With Breeveld’s help, project manager Susann Huber proposed five names to the City of Amsterdam’s Advisory Council for the Naming of Public Space, the successor to the Public Space Naming Committee. According to the Council, Amsterdam’s street names need to be more diverse and inclusive, so that they are a better reflection of the many cultures and identities that Amsterdam is home to. Only 12% of all streets named after people are currently named after women. The choice of female composers that Amsterdam City Council has now agreed to is a first step towards changing that.

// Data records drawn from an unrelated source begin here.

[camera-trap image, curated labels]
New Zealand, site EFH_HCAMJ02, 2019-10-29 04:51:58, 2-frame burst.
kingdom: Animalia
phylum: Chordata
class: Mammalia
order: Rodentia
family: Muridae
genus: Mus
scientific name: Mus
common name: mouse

Hildegard von Bingen and Jaddanbai

‘Hildegard von Bingenstraat’ will be a pedestrian link running diagonally between Amsterdam Zuid station and VU University and Amsterdam UMC (location VUmc). Born in 1098, the German Von Bingen was a medieval abbess, botanist, scientist, philosopher and gifted composer. Huber: ‘The name of Hildegard von Bingen is the perfect fit for Kenniskwartier because, in addition to her talents as a composer, she also embodies science, health, entrepreneurship and even innovation.’ The only canal in the Kenniskwartier will be named ‘Jaddanbaikade’. Jaddanbai was a classical Indian composer, singer, dancer, actress and film producer.

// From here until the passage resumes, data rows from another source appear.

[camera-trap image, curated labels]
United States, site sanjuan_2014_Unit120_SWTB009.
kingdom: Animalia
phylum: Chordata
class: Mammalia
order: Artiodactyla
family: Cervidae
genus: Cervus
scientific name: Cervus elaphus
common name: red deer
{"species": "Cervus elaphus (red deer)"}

Left: Von Bingen; right: Jaddanbai

Florence Price and Margaret Bonds

The ‘Florence Pricehof’ and the ‘Margaret Bondshof’ will be located on either side of the new canal. These two women belong together – they were roommates in the 1930s. They were African-American composers who both attracted fame and notoriety in the twentieth century – but because they were women, they never became world famous and were largely forgotten about. Florence Price was the first African-American female composer ever to have a symphony performed by a renowned symphony orchestra. Margaret Bonds is best known for writing spirituals, but she was also an activist. Breeveld has a particular soft spot for Florence Price. ‘She grew up in a wealthy family, and as a young girl she gave piano recitals for famous black activists. Unfortunately, black people were not allowed to attend the conservatory and despite her great talent, that included Florence. She was denied entry, so she pretended to be a Mexican young man so that she would be allowed in.’

Left: Florence Price; right: Margaret Bonds

Fanny Mendelssohn

The northernmost street will be named ‘Fanny Mendelssohnstraat’. This German composer and pianist had a famous brother, Felix Mendelssohn Bartholdy. One of her music teachers wrote a letter to Goethe in 1816, describing how Fanny would ‘play the piano like a man’, which was meant as a huge compliment in those days. Fanny’s works were also performed and published under her brother’s name.

Fanny Mendelssohn

Vibrant and inclusive

These new street names will help Breeveld’s mission of raising public awareness of ‘forgotten’ female composers. In his podcast ‘Gemiste Sterren’, Breeveld has already devoted an episode to Florence Price and pianist Djuwa Mriovili recorded a special Concertgebouw Session with works by Florence Price. Breeveld: ‘Many female composers died sad and lonely. That’s such a shame. And it’s why now, after all these years, we have to honour their work. So I’m very pleased that Amsterdam City Council has agreed to this. We have to make Zuidas a vibrant and above all inclusive place!’